In ihren seltenen ruhigen Momenten schrieb Carter zwei Bände ihrer Lebensgeschichte, Among My Klediments (1979) und From the Heart (1987). Als Cashs Karriere in den 1980er und 1990er Jahren langsam abflaute, begann Carter wieder, Schauspielrollen anzunehmen. Auftritte in Fernsehsendungen wie Little House on the Prairie, Dr. Quinn, Medicine Woman und in mehreren Fernsehfilmen ermöglichten es ihr, ihre schauspielerischen Fähigkeiten zu erweitern.
In den späten 1990er Jahren hatte die alternative Country-Bewegung eine neue Wertschätzung des Carter-Family-Sounds ausgelöst, und sie wurde vom unabhängigen Label Risk, wo sie der einzige Country-Act war, eingeladen, ihre ersten Solo-Scheiben aufzunehmen. „Ich war all die Jahre mit John auf Tour“, sagte sie 1999 zu Robert Wooldridge von Country Standard Time. „Ich habe einfach mit ihm gearbeitet und nicht wirklich darüber nachgedacht, aufzuhören und wieder etwas aufzunehmen.

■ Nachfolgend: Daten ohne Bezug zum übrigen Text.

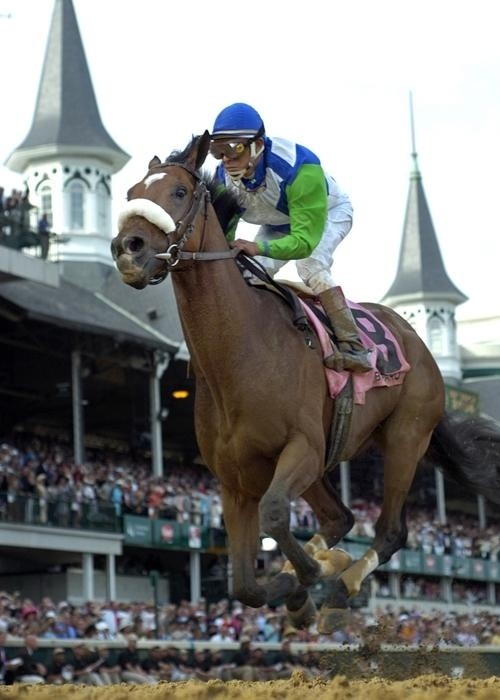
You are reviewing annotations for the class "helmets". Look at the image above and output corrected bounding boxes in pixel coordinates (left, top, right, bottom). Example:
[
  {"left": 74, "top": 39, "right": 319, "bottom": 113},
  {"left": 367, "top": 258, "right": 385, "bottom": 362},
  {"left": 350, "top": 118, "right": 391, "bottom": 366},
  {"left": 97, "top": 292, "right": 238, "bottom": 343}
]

Er war immer damit beschäftigt, über Aufnahmen nachzudenken, aber ich war damit beschäftigt, ihm zu helfen, seine Songs zusammenzustellen. Ich glaube, ich habe ihn an die erste Stelle gesetzt.“
Indem sie Klassiker der Carter-Familie wie „Church in the Wildwood“, „Hold Fast to the Right“ und den Klassiker der Carter Sisters „Kneeling Drunkard’s Pleas“ neu bearbeitete, schuf sie eine ergreifende Mischung aus echter Country-Musik mit Warzen und allem Drum und Dran, die sich wie eine Veranda anfühlt. Ihre Kollegen waren begeistert und belohnten das 1999 erschienene Album Press On mit einem Grammy Award. Als die Gesundheit ihres Mannes schwächer wurde, verschlechterte sich auch die von Carter. Während einer Herzklappenoperation starb June Carter Cash am 15. Mai 2003. Sie wurde posthum mit zwei Grammy Awards für ihre Single „Keep on the Sunny Side“ und ihr Album Wildwood Flower geehrt. Ihr berühmter Ehemann starb vier Monate nach ihrem eigenen Tod. Ihre Liebesgeschichte wurde in dem 2005 mit einem Oscar ausgezeichneten Film Walk the Line gefeiert, in dem Joaquin Phoenix als Cash und Reese Witherspoon als June Carter Cash die Hauptrollen spielen.